本研究選取具有正常免疫功能的C57BL/6小鼠，可以很好的解決以上問題。另外本實驗選取的4例臨床樣本病理類型均為肝細胞癌，是最常見的原發性肝癌類型，具有臨床代表性。移植部位和途徑選擇小鼠腋下皮下異位移植，主要考慮該部位血供豐富和組織疏松有利于腫瘤的生長[18]。

本研究采用microcarrier 6是一類新型微載體，人原代肝癌細胞與之共培養可以成功構建三維生長模型。microcarrier 6具有低免疫源性、質地疏松的特點，中間有大量孔隙可供腫瘤細胞在其中生長，可以(短時間內)起到屏障作用，阻擋免疫細胞直接殺傷腫瘤細胞，并且經過修飾后有利于血管生成，為腫瘤細胞快速生長提供了良好的條件[7-9]。腫瘤細胞與microcarrier 6共同培養24 h后形成的3D細胞團，既能避免單個腫瘤細胞進入小鼠體內后被小鼠的免疫系統迅速清除，也能克服移植原代組織塊后細胞由于缺乏血供而死亡的缺陷。本課題組前期不僅使用MKN45細胞系成功構建胃癌小鼠移植瘤模型，并利用人原代卵巢細胞構建了正常免疫小鼠的人原代卵巢癌細胞模型[7-9]。

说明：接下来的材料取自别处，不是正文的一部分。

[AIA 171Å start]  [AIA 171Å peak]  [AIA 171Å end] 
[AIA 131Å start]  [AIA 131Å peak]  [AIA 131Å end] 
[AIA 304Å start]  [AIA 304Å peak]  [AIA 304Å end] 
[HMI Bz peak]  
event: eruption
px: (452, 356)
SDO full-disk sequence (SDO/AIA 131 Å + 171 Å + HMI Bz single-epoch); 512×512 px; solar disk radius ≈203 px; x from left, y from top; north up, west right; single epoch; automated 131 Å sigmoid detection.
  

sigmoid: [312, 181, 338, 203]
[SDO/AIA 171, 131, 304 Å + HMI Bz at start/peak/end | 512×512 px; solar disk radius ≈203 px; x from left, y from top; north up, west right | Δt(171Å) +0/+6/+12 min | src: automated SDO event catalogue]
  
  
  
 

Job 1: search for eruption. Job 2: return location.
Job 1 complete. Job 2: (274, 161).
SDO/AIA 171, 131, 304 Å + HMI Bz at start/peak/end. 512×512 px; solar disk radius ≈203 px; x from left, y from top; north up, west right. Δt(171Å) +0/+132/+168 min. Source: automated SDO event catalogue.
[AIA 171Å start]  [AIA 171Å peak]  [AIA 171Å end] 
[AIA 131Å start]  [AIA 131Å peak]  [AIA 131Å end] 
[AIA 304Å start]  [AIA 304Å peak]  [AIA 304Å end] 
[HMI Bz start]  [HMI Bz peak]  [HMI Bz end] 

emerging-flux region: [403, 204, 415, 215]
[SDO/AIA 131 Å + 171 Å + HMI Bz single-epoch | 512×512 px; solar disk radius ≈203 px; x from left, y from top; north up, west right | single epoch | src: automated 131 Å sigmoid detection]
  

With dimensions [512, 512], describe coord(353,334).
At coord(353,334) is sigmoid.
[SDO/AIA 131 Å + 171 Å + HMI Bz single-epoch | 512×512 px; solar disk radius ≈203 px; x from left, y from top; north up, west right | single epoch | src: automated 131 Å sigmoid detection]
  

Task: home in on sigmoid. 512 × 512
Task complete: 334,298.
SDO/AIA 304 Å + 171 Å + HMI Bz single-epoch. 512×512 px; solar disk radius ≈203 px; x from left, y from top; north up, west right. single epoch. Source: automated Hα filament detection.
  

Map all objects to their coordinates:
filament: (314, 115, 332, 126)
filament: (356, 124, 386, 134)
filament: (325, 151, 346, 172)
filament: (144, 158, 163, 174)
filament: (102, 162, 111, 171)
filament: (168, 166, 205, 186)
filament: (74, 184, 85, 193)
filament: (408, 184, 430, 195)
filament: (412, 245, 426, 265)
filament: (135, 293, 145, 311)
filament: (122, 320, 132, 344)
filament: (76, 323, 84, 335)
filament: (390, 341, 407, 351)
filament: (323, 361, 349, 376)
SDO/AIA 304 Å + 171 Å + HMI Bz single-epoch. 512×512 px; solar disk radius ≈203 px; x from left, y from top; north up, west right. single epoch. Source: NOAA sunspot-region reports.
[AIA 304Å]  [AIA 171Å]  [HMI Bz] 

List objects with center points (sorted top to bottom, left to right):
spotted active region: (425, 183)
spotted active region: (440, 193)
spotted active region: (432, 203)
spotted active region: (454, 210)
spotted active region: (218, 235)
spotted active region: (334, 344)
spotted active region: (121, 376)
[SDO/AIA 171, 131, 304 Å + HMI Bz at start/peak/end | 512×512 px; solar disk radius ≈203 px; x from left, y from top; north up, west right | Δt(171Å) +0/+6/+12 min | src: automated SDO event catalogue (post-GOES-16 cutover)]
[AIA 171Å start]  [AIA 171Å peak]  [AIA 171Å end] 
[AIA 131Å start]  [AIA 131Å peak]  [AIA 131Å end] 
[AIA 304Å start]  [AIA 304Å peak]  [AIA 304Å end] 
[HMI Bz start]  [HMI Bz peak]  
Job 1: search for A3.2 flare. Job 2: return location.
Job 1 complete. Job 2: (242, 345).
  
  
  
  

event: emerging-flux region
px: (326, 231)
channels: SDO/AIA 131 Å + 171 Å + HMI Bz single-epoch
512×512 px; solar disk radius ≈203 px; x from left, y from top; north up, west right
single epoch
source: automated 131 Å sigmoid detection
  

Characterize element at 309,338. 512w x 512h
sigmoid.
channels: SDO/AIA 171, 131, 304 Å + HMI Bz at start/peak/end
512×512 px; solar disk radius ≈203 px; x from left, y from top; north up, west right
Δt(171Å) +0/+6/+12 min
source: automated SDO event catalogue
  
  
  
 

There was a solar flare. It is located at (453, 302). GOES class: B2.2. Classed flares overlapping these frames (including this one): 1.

借助于本研究構建的人原代肝癌細胞的三維生長模型，實驗組在正常免疫小鼠體內成功構建了人肝癌PDX模型，而細胞對照組和微載體對照組均未成瘤。該模型特點是腫瘤生長迅速，在5～7 d時可以觸摸到瘤塊，1～2周為腫瘤生長高峰期，20 d左右體積即可達到0.5～1.0 cm3。病理HE染色可見大量核異型性細胞，并向肌肉、脂肪等浸潤；殘存的microcarrier 6被淋巴細胞包繞形成肉芽腫；中央有大片壞死，考慮生長過快，血供不足所致，符合人體肝癌的發展規律；毛細血管豐富，主要位于腫瘤周邊。肝癌特異性標志物CK8/18、Gpc-3、Hep的免疫組化染色均為陽性，進一步證實異形性細胞為人肝癌細胞。

本實驗成功基于microcarrier 6復合人原代肝癌細胞在正常免疫小鼠體內建立了人肝癌PDX模型，該模型可用于體現機體免疫系統和腫瘤的相互作用，在未來實現腫瘤轉化研究及精準治療等方面勢必有著廣泛的前景。

利益沖突聲明：本研究不存在研究者、倫理委員會成員、受試者監護人以及與公開研究成果有關的利益沖突。

作者貢獻聲明：唐慧昕、李珊珊負責課題設計，收集數據，資料分析，撰寫論文；畢研貞、王全義、張小蓓、程姝敏負責數據收集和分析；洪豐、舒振鋒、段鐘平負責擬定寫作思路；陳煜指導撰寫文章并最后定稿。